Building a cluster of Apache Spark with containers using Docker-compose
- docker on your machine.
- docker-compose on you machine.
Before we start building, we need to define some variables.
export SPARK_VERSION=2.4.4 #Here we are defining the Spark version to create our cluster. The default value is 2.4.4
export HADOOP_VERSION=2.7 #Here we are defining the Hadoop version to support our Spark cluster. The default value is 2.7
The base image, named as spark-base, has all the dependencies that Spark needs to start.
To build this image you need to execute the following code on project root folder:
docker build -t=spark-base:$SPARK_VERSION --build-arg SPARK_VERSION=$SPARK_VERSION --build-arg HADOOP_VERSION=$HADOOP_VERSION ./spark-base/
Good! Now you have the spark-base image completed, note that the version of spark-base image is the version of Spark that is installed inside then.
The master image, named as spark-master, is the image that represents our master node on the cluster. Note that we build this image using the spark-base image (where we have all the dependencies). The Dockerfile of this image only copy a .sh file (spark-master.sh) into the image and execute then when image's up is completed. This .sh file will start the spark node as a master node with the following code:
/spark/bin/spark-class org.apache.spark.deploy.master.Master -h $SPARK_MASTER_HOST
Note that SPARK_MASTER_HOST variable is defined on this .sh file by hostname command that get the host name and domain name defined on docker-compose.yaml file, that we will see later.
To build this image you need to execute the following code on project root folder:
docker build -t=spark-master:$SPARK_VERSION --build-arg SPARK_VERSION=$SPARK_VERSION ./spark-master/
Nice! Now we have the master image completed and ready to up.
The slave image, named as spark-slave, is the image that represents our slave nodes (or worker nodes) on the cluster. This image it's like the spark-master image, but we start the node as a Worker in the .sh file (spark-slave.sh). The following is the code to run Spark as Worker node:
/spark/bin/spark-class org.apache.spark.deploy.worker.Worker $SPARK_MASTER_HOST
Note that in Dockerfile we define SPARK_EXECUTION_CORES and SPARK_EXECUTION_MEM environment variables, this variables represent the cores and memory parameter to spark execution to each slave node. Follow the default values:
ENV SPARK_EXECUTION_CORES "1"
ENV SPARK_EXECUTION_MEM "2G"
You can edit these variables passing the new values as build arguments using the "--build-arg" parameter. Follow a example:
docker build -t=spark-slave:$SPARK_VERSION --build-arg SPARK_VERSION=$SPARK_VERSION --build-arg SPARK_EXECUTION_CORES="2" --build-arg SPARK_EXECUTION_MEM="5G" ./spark-slave/
To build this image with default values you need to execute the following code:
docker build -t=spark-slave:$SPARK_VERSION --build-arg SPARK_VERSION=$SPARK_VERSION ./spark-slave/
Great!
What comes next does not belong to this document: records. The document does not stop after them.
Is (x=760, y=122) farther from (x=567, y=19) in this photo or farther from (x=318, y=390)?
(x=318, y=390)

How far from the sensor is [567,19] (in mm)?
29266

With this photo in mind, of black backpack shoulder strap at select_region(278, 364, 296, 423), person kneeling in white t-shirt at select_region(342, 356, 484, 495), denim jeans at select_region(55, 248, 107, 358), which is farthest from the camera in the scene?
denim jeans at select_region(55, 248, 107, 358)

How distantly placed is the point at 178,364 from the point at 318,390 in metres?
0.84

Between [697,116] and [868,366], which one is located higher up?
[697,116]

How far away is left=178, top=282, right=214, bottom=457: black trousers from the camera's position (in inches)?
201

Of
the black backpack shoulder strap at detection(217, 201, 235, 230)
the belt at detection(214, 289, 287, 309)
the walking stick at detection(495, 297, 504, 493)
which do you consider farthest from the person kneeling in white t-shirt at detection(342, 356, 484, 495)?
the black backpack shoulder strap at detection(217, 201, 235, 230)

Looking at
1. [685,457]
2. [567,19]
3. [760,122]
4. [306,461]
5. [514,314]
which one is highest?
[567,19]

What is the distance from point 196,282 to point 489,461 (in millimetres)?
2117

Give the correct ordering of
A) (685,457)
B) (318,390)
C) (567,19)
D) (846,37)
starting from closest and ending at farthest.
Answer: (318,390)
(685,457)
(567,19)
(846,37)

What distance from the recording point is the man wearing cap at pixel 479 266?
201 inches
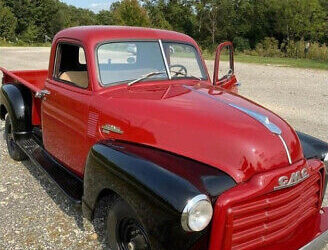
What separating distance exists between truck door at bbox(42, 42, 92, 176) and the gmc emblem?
1.83m

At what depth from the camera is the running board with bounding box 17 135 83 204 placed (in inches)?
141

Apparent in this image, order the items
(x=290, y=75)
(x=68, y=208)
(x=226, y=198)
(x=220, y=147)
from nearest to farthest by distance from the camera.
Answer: (x=226, y=198)
(x=220, y=147)
(x=68, y=208)
(x=290, y=75)

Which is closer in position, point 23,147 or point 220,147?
point 220,147

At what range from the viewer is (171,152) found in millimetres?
2812

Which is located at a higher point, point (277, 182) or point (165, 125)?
point (165, 125)

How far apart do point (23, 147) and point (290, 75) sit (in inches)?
506

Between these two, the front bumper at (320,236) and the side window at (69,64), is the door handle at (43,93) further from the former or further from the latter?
the front bumper at (320,236)

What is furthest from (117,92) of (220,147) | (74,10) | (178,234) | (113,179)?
(74,10)

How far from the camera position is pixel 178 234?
2.29m

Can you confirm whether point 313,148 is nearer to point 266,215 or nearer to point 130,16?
point 266,215

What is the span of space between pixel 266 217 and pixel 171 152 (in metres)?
0.80

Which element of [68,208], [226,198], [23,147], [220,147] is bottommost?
[68,208]

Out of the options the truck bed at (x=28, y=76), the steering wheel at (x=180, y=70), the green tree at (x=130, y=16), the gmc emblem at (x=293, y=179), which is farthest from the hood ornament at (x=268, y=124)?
the green tree at (x=130, y=16)

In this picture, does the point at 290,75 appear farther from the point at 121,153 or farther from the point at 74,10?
the point at 74,10
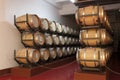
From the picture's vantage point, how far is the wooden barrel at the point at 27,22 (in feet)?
14.6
Now we have the spark-slave image ready to get up and get started as Worker node on Spark cluster.
At this point we have all the images needed to start our cluster correctly. And we will use the Docker Compose to do this for us.
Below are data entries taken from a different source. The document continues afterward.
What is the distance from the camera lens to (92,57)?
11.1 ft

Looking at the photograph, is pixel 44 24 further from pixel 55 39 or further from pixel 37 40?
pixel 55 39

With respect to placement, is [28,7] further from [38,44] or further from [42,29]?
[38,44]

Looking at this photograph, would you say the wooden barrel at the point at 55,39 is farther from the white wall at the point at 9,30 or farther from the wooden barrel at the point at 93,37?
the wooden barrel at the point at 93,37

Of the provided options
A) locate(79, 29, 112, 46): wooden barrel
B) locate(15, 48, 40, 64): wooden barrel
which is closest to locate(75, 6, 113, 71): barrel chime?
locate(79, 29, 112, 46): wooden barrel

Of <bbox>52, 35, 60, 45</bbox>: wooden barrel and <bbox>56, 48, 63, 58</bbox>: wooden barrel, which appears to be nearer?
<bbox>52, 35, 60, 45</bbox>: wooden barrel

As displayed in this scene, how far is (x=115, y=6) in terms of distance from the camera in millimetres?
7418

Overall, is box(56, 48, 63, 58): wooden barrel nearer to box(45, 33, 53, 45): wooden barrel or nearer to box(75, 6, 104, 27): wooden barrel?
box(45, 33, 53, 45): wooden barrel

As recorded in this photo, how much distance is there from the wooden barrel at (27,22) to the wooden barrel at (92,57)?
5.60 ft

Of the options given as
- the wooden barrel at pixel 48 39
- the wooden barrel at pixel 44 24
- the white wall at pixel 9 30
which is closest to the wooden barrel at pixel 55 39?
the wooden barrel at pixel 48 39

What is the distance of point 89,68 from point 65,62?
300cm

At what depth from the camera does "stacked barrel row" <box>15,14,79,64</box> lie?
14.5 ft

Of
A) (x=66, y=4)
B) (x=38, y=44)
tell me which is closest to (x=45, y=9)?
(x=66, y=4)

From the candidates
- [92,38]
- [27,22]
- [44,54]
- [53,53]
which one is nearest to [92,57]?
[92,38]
We have the following docker-compose.yaml file to configure and up all the nodes.
version: "3.0" # defining the version of docker-compose.yaml file format
services:
spark-master: # creating Spark Master node using spark-master image
image: spark-master:$SPARK_VERSION
container_name: spark-master
hostname: spark-master # defining the host name and domain name of this node
ports: # doing a port pointing from host to node (this allows us to connect to cluster using host IP)
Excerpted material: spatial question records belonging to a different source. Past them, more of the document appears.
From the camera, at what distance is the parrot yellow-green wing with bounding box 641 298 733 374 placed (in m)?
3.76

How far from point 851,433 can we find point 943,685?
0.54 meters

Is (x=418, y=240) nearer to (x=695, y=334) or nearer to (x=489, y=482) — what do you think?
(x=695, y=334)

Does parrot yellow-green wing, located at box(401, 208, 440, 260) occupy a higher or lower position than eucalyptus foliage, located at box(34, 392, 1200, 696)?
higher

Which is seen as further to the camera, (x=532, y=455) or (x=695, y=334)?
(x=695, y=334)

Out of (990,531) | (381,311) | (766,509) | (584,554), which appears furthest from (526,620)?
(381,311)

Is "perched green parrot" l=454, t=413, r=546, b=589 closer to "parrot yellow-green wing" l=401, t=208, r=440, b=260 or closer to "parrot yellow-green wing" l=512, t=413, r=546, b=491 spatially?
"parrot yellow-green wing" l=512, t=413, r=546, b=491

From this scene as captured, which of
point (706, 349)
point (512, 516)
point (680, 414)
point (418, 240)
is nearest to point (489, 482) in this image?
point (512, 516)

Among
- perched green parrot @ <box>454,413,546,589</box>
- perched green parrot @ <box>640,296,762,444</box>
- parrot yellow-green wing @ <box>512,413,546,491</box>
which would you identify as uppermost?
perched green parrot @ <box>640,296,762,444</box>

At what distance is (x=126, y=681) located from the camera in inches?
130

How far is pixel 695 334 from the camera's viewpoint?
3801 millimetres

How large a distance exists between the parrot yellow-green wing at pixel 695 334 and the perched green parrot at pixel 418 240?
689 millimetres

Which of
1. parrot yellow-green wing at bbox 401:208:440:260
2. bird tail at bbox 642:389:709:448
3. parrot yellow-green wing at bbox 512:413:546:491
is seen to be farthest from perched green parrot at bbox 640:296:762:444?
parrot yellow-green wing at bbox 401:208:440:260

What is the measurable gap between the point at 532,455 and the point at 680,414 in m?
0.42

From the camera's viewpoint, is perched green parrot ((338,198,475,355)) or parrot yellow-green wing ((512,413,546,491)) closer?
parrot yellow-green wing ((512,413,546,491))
- "8095:8080" # 8080 is the port of UI of Spark Master node, and we can acces then using our 8095 localhost port
- "7077:7077" # 7077 is the port to access the Master Node via spark-shell and submit your applications to the cluster.
networks: # setting the network used.
spark-network:
ipv4_address: 10.15.0.2 # defining a static ipv4 address respecting the subnet rule defined to this network
spark-slave-1: # creating slave01.
image: spark-slave:$SPARK_VERSION
depends_on:
- spark-master
container_name: spark-slave-1
hostname: spark-slave-1
volumes:
- /spark-data:/spark-data # creating this volume to read host files in this volume inside cluster.
networks:
spark-network:
ipv4_address: 10.15.0.3
spark-slave-2: # creating slave02.
image: spark-slave:$SPARK_VERSION
depends_on:
- spark-master
container_name: spark-slave-2
hostname: spark-slave-2
volumes:
- /spark-data:/spark-data
networks:
spark-network:
ipv4_address: 10.15.0.4
spark-slave-3: # creating slave01.
image: spark-slave:$SPARK_VERSION
depends_on:
- spark-master
container_name: spark-slave-3
hostname: spark-slave-3
networks:
spark-network:
ipv4_address: 10.15.0.5
networks:
spark-network: # creating a network.
driver: bridge # defining drives as "bridge" where is created a private network between host and containers. If your spark application is running in other container then you need to use this network to connect to cluster. Example: docker run [OPTIONS] --network="cluster_spark_spark-network" [IMAGE]
ipam:
driver: default
config:
- subnet: 10.15.0.0/16 # defining a subnet to this network
We need to create our volumes too, run the following code to create the "spark-data" volume:
sudo mkdir /spark-data/
sudo chown $(whoami):$(whoami) /spark-data/
Volumes created!
And now, to run our docker-compose we need to execute the following code on project root folder:
docker-compose up
Now we have our spark cluster up and running! Our master URL of cluster in spark://localhost:7077 (this master url is used to connect applications to cluster via driver or spark-submit). Our Cluster UI are listening on port 8095 (http://localhost:8095).